Separation method: use filtration with a muslin cloth or fine filter to strain curd from whey, or use centrifugation in a lab to speed up separation. The curd remains on the cloth, whey drains off.
This illustrates how changing conditions (pH) can destabilize a colloid.

Q7. You have a mixture containing sand, common salt (NaCl), and water. Describe a step-by-step separation procedure and explain the principles used at each step.

Answer:

Step 1: Filtration — Pour the mixture through filter paper or cloth to separate insoluble sand. Principle: sand particles are large and do not dissolve, so they stay on the filter.
Step 2: Evaporation/Crystallization — Heat the filtrate (salt solution) gently to evaporate water until salt crystals start forming, or leave it to evaporate slowly.
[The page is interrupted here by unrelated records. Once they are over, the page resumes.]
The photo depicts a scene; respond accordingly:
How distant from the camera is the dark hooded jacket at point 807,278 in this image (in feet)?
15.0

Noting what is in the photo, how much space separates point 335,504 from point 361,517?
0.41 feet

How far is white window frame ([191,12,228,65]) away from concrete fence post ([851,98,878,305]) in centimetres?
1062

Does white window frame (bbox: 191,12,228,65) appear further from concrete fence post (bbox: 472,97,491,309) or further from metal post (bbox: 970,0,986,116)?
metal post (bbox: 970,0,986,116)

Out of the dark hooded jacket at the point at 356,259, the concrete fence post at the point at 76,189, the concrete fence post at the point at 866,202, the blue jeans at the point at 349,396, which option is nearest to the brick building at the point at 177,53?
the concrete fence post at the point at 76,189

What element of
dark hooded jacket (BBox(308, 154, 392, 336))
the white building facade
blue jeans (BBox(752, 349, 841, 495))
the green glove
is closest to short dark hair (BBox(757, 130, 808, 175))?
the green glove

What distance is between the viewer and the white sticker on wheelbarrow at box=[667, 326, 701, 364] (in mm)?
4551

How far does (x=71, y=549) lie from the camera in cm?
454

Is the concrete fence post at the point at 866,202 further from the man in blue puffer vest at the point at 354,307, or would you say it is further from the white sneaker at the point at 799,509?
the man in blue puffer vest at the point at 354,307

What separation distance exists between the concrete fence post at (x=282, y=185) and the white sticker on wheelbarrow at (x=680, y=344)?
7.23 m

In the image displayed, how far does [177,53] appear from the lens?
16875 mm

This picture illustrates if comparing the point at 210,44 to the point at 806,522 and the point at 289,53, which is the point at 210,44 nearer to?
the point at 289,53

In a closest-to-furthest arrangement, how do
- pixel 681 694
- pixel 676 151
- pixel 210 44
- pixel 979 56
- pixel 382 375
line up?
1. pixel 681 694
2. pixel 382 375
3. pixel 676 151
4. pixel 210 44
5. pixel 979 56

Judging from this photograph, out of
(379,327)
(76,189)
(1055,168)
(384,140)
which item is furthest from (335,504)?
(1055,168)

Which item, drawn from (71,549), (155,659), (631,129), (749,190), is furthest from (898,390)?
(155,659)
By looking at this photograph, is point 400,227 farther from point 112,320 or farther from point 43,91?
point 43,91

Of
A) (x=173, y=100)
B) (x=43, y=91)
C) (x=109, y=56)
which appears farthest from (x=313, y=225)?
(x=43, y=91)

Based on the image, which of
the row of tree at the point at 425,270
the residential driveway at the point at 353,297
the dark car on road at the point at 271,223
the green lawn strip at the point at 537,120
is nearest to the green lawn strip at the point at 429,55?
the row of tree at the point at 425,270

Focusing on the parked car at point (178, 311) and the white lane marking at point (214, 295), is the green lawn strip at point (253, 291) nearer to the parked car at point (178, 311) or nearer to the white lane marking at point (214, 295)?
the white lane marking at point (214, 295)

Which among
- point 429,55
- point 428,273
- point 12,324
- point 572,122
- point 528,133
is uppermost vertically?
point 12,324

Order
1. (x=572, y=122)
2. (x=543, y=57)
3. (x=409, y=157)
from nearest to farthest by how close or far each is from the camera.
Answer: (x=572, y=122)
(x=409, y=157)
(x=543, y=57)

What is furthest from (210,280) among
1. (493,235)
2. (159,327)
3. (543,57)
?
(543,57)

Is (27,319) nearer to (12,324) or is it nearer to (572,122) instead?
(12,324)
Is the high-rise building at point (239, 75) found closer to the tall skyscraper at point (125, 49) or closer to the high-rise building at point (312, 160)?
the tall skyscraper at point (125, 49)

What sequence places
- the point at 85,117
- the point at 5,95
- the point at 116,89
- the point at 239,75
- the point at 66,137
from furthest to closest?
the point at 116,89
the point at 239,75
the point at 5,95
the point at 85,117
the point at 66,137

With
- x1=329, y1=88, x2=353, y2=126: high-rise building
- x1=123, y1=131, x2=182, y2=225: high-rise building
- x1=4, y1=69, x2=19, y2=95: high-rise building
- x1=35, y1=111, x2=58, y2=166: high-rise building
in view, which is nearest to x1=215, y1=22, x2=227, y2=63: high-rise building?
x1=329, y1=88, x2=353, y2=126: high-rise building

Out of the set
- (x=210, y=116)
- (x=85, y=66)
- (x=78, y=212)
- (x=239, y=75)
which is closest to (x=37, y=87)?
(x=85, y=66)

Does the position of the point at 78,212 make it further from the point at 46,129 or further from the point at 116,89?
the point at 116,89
Principle: water (solvent) evaporates; the dissolved NaCl becomes supersaturated and crystallizes out.
Step 3: Collection — Collect the salt crystals and dry them. Optionally, condense evaporated water (by distillation) to recover pure water.
These steps use difference in solubility and physical state to separate components.

Q8. Explain why the Tyndall effect occurs in colloids but not in true solutions. Propose a simple classroom experiment using sugar solution and milk to show the difference.

Answer:

The Tyndall effect is light scattering by particles in a mixture. Colloidal particles (1–100 nm) are large enough to scatter light, making a visible beam. In true solutions, particle size is < 1 nm and too small to scatter visible light, so no beam appears.
Classroom experiment: prepare a sugar solution (true solution) and a dilute milk sample (colloid). In a dark room, shine a narrow flashlight or laser pointer through each. The milk will show a visible light path (Tyndall effect), while the sugar solution will not.
Ensure safety with low-power laser. The experiment highlights particle size and optical behavior differences.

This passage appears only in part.